At least four to six times a night the body switches between REM (Rapid Eye Movement) and NREM (Non-Rapid Eye Movement) cycles during the course of the night. During this phase of wakefulness or sleep, you cannot move or speak for a few seconds or a few minutes.

Sleep paralysis can include hypnagogic hallucinations such as supernatural beings that suffocate or scare people and is often accompanied by a feeling of pressure in the chest and difficulty breathing. Sleep paralysis can also be a sign of narcolepsy, a sleep disorder that leads to extreme drowsiness and sudden fall asleep during the day. Some people wake up trying to get back to sleep after a prolonged period of sleep deprivation.

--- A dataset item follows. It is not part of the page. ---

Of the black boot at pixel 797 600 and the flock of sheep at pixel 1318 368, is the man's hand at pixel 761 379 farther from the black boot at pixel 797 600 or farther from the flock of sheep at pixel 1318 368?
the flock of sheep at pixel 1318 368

During an episode of sleep paralysis, your brain tells the body that you are in the rapid eye movement (REM) stage, but the limbs are paralyzed and prevented from acting like a dream, heart rate and blood pressure increase, and breathing becomes irregular and shallow. This type of paralysis occurs when the brain goes from sleep to wakefulness or from wakefulness to sleep. The basic symptoms of sleep paralysis occur during a sleep / wake-up phase, and the person feels awake and aware of the symptoms.

In addition to the brief loss of muscle control (known as Atonia) after falling asleep or waking up, some people exhibit hallucinations during episodes of sleep paralysis. Isolated symptoms of sleep paralysis that are not related to the underlying diagnosis of narcolepsy, a neurological disorder which blocks the brain from controlling alertness, can also lead to sleep paralysis. Sleep paralysis refers to the phenomenon in which consciousness restoration occurs during muscle atony or REM (rapid eye movement) while sleep is being maintained, resulting in intense anxiety and anxiety in patients when they are awake without being able to use any part of their body.

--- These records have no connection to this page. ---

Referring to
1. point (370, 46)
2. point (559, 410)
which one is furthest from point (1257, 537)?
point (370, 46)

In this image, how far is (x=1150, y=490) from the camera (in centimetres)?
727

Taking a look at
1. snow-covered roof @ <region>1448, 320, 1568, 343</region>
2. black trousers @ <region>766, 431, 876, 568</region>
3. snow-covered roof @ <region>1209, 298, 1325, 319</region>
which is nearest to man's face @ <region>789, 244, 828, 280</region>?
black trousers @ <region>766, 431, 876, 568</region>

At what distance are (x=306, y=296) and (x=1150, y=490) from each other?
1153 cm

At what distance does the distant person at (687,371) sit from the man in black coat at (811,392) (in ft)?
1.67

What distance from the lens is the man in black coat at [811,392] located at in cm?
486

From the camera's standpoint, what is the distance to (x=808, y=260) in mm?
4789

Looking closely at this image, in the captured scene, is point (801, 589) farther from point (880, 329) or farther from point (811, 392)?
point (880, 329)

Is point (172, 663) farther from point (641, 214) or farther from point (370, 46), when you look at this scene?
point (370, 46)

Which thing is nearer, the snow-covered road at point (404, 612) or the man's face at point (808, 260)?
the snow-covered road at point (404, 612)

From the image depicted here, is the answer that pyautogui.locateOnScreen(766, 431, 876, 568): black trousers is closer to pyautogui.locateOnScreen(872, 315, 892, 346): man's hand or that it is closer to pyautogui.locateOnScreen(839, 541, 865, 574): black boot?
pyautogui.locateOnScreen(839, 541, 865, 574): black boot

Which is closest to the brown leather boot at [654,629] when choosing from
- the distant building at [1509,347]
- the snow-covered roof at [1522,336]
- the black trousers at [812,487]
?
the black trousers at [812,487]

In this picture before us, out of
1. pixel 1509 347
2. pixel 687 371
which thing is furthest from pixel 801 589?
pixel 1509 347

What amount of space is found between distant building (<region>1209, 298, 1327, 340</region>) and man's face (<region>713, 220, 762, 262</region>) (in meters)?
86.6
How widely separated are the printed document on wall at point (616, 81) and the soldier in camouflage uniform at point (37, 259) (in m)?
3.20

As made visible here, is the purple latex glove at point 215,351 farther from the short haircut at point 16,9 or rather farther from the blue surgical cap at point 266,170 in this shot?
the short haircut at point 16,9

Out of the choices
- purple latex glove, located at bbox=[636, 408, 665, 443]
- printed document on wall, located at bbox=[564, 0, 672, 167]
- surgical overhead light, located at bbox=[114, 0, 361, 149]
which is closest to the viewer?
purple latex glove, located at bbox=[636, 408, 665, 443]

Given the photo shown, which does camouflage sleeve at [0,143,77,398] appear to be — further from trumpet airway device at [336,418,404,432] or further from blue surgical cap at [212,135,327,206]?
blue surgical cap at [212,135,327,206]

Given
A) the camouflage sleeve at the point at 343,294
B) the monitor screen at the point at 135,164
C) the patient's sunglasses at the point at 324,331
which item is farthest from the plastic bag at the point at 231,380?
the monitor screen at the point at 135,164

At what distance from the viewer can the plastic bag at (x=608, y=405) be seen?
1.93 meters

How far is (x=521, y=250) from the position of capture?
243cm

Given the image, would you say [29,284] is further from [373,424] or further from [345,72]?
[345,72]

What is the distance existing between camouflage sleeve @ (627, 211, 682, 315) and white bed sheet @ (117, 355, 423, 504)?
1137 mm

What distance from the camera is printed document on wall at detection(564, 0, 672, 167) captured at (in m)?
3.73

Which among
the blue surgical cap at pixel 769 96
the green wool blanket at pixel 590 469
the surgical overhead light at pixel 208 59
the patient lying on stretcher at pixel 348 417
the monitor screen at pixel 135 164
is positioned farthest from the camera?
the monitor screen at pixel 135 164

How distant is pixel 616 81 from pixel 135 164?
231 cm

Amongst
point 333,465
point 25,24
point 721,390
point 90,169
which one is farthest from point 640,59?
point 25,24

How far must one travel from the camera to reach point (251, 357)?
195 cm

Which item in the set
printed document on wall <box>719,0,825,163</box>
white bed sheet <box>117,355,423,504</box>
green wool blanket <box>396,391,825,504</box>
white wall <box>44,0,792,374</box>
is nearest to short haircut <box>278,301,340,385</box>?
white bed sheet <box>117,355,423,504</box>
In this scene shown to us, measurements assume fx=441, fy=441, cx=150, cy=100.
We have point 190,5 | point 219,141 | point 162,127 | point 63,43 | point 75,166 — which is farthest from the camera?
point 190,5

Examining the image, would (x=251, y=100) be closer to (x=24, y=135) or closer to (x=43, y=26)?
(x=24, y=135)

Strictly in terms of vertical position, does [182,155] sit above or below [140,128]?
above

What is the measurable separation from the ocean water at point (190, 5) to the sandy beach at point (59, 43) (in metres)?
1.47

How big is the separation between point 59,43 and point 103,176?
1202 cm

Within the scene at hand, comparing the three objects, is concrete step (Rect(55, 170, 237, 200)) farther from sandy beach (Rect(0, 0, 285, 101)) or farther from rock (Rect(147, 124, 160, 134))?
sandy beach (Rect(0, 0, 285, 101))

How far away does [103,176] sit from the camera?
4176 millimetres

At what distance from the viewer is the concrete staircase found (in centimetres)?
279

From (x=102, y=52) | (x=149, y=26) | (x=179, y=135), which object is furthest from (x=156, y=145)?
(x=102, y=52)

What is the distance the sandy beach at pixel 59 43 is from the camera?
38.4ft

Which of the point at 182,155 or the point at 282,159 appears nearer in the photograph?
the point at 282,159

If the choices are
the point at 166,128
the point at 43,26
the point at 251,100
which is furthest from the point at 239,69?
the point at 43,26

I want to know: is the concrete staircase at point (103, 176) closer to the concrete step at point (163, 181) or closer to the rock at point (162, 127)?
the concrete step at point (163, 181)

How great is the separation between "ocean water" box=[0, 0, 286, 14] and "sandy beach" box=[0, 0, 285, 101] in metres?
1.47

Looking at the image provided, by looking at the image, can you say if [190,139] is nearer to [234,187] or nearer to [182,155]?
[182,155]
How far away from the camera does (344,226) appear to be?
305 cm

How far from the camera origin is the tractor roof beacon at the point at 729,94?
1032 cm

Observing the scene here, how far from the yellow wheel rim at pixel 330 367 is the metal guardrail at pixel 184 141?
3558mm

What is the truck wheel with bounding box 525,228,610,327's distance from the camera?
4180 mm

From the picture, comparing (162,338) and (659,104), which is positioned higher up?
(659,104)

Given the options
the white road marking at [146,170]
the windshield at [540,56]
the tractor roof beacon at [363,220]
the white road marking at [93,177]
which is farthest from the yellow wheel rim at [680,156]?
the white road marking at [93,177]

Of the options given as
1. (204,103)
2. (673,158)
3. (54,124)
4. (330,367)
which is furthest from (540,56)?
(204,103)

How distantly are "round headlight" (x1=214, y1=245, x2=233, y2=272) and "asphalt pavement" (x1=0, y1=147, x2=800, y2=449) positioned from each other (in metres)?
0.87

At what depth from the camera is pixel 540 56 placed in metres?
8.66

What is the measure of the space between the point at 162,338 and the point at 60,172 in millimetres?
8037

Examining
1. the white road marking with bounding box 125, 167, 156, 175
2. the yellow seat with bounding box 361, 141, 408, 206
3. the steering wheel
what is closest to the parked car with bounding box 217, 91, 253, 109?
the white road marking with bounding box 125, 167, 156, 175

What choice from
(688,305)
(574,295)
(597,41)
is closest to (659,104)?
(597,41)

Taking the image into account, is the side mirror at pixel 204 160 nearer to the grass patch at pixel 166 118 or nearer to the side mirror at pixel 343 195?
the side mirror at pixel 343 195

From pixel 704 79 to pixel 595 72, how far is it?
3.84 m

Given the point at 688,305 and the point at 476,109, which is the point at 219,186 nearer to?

Although these paralysis symptoms can be scary, they do not in themselves pose a serious medical risk and should not prevent you from getting the sleep you need.

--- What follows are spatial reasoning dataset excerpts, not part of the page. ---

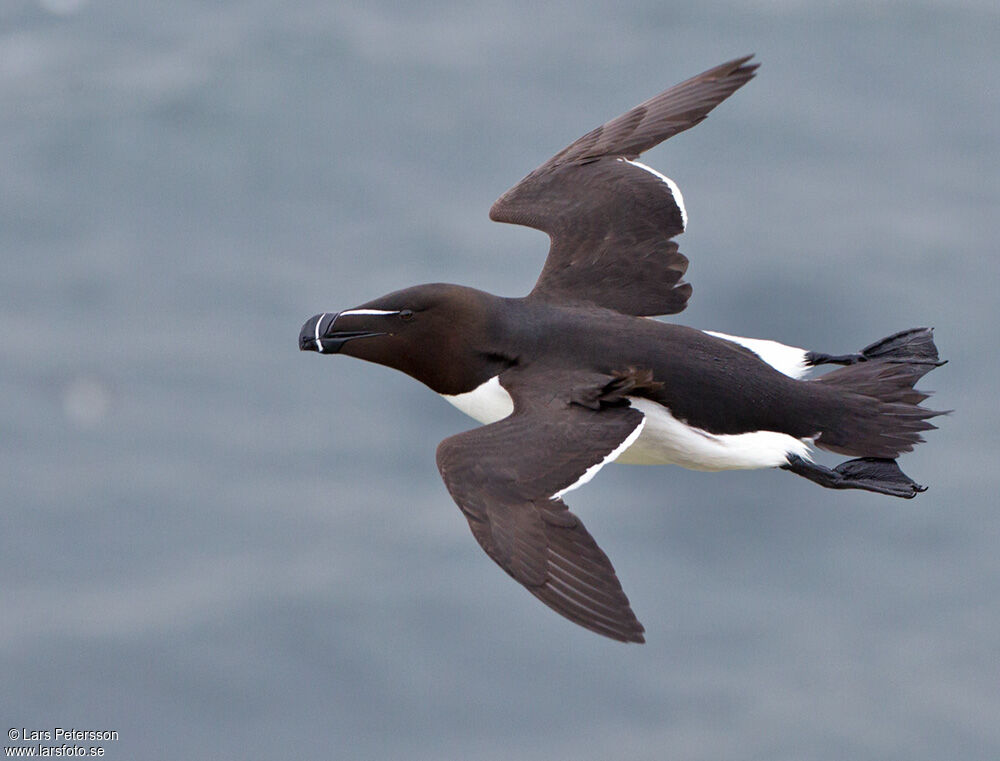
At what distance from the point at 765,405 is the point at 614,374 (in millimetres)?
617

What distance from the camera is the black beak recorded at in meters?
7.48

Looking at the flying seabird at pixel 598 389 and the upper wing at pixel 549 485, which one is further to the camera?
the flying seabird at pixel 598 389

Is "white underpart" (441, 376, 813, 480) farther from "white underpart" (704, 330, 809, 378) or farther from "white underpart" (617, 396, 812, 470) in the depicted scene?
"white underpart" (704, 330, 809, 378)

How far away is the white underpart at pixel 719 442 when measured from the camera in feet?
23.8

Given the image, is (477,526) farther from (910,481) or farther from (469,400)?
(910,481)

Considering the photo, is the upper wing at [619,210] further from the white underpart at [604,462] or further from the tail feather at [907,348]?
the white underpart at [604,462]

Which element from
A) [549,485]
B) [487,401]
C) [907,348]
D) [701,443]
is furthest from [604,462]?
[907,348]

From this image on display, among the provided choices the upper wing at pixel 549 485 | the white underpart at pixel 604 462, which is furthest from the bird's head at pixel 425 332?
the white underpart at pixel 604 462

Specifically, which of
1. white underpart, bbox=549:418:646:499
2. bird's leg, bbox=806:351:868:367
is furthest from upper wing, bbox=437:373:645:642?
bird's leg, bbox=806:351:868:367

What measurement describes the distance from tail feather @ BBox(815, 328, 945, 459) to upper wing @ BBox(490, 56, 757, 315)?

People with certain medical or mental illnesses such as narcolepsy are more likely to report episodes of sleep paralysis. People with post-traumatic stress disorder (PTSD) are for example twice as likely to suffer from sleep disorders as the average person. If you have a sleep disorder, tr eatment can help prevent paralysis.

Narcolepsy involves entering REM sleep and experiencing a phase called non-rapid eye movement sleep (NREM) during the night and the day. People with anaesthesia experience a temporary inability to move or speak when they fall asleep or wake up. About 15 minutes after falling asleep, they go into REM sleep.

Narcolepsy is a neurological disorder that affects the control of sleep and alertness in the brain. Narcolepsy includes periods of excessive drowsiness in the daytime, for example if a person has no control over falling asleep in the middle of an active day. Sleep paralysis can also occur in healthy people with symptoms of the disorder, as well as cataplexy and hypnagogic hallucinations. In many cases, the two terms are combined to describe a condition called Recurrent Isolated Sleep Paralysis (RISP), which involves persistent cases of sleep paralysis but is not anesthesia because the neurological disorder prevents the brain from controlling wakefulness and leads to sleep paralysis.

Sleep paralysis occurs when there is an interruption in the sleep cycle, and it is possible that the sleep cycle is interrupted in such a way that you experience vivid, dreamlike hallucinations or your dream state, which the brain interprets as real but which is actually something else.